There is no one way to make a cleanroom sustainable, but you can make a solution sustainable in many ways
That is where the fine balance comes into play,” he says. Describing regulated manufacturing as an understandable risk-averse world, Merrill talks about the best targets for reducing environmental impacts. “[This is] best targeted on the “wet side” of the HVAC infrastructure where heat recovery strategies can be employed to reduce energy consumption without negatively impacting pressure cascade in the cleanrooms; a paramount requirement for product protection. In addition, high-performance makeup air systems can leverage the exchange of energy between outgoing exhaust airstreams and incoming outside airstreams in both harsh winter and summer conditions, effectively reducing the capacity – and therefore energy consumption – of the plant utilities.”
Discussing dynamic air control with variable air change rates as one way to improve sustainability, Merrill seems cautious but optimistic. Calling the solution both “elegant” and “complex”, he says that though it is not yet mainstream, it is only a matter of time.
****************
• [Work to complete]:
[1] Using the passage on cleanroom sustainability, answer each question briefly.
(a) According to Merrill, on which side of the HVAC infrastructure are efforts to reduce environmental impacts best targeted?
(b) What does Merrill call a paramount requirement for product protection?
(c) Which two words does Merrill use to describe dynamic air control as a solution?
[2] List every approach the passage on cleanroom sustainability names for reducing energy consumption or improving sustainability.
[3] Reproduce the passage on cleanroom sustainability word for word, from "Discussing dynamic air" up to and including "matter of time.".
****************
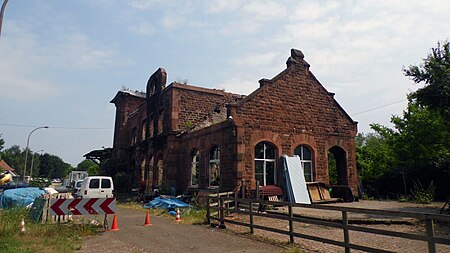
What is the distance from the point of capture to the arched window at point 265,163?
16.9 metres

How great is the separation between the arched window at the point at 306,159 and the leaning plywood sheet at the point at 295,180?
134 cm

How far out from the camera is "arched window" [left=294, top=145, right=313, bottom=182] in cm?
1844

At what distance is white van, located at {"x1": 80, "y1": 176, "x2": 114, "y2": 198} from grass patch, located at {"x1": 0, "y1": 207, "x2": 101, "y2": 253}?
7.67 m

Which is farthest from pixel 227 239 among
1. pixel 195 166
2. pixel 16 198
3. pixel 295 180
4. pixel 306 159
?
pixel 195 166

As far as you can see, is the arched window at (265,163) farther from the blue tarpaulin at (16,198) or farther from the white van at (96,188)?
the blue tarpaulin at (16,198)

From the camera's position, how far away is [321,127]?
19547 millimetres

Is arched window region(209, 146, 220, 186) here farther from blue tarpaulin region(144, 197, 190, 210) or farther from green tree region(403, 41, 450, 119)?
green tree region(403, 41, 450, 119)

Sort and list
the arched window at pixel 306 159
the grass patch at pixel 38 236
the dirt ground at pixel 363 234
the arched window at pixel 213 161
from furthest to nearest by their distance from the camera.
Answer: the arched window at pixel 213 161 < the arched window at pixel 306 159 < the dirt ground at pixel 363 234 < the grass patch at pixel 38 236

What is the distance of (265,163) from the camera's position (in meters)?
17.2

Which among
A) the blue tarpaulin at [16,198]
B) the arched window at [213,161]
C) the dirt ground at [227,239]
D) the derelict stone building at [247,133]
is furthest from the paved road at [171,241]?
the blue tarpaulin at [16,198]

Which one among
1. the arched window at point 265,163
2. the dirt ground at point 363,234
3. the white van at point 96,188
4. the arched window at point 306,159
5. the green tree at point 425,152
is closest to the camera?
the dirt ground at point 363,234

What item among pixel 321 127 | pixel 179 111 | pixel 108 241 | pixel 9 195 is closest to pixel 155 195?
pixel 179 111

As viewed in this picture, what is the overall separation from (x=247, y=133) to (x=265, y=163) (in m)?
1.86

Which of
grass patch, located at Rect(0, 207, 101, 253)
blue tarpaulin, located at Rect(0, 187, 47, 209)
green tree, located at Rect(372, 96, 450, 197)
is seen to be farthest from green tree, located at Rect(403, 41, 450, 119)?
blue tarpaulin, located at Rect(0, 187, 47, 209)
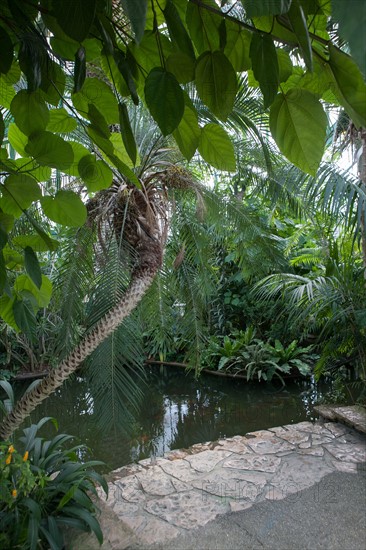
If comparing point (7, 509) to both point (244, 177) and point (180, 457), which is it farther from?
point (244, 177)

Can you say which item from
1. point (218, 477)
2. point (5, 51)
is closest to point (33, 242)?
point (5, 51)

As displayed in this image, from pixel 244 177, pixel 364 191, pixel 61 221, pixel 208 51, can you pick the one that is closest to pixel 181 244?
pixel 244 177

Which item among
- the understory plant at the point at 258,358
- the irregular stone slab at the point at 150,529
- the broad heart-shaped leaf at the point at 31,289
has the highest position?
the broad heart-shaped leaf at the point at 31,289

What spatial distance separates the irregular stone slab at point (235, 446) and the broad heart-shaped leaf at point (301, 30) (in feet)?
12.2

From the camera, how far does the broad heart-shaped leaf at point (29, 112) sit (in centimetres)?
57

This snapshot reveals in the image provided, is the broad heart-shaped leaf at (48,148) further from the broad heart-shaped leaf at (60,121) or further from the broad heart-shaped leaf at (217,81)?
the broad heart-shaped leaf at (217,81)

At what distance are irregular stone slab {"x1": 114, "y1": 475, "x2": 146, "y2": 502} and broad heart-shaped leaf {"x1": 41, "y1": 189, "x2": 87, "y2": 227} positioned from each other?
2.75m

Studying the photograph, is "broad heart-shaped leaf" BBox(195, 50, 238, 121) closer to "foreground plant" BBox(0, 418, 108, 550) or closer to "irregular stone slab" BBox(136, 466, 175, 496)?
"foreground plant" BBox(0, 418, 108, 550)

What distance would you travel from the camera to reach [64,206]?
697 millimetres

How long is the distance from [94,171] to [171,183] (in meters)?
2.90

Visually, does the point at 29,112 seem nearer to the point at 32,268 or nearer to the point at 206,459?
the point at 32,268

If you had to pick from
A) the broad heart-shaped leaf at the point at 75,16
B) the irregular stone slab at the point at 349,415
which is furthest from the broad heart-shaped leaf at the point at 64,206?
the irregular stone slab at the point at 349,415

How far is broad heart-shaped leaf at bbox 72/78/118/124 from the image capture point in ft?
2.09

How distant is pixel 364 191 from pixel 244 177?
94cm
****************
• [Answers to the problems]:
[1]
(a) The "wet side" of the HVAC infrastructure.
(b) Not negatively impacting the pressure cascade in the cleanrooms.
(c) "Elegant" and "complex".

[2]
- Heat recovery strategies
- High-performance makeup air systems
- Dynamic air control with variable air change rates

[3]
Discussing dynamic air control with variable air change rates as one way to improve sustainability, Merrill seems cautious but optimistic. Calling the solution both “elegant” and “complex”, he says that though it is not yet mainstream, it is only a matter of time.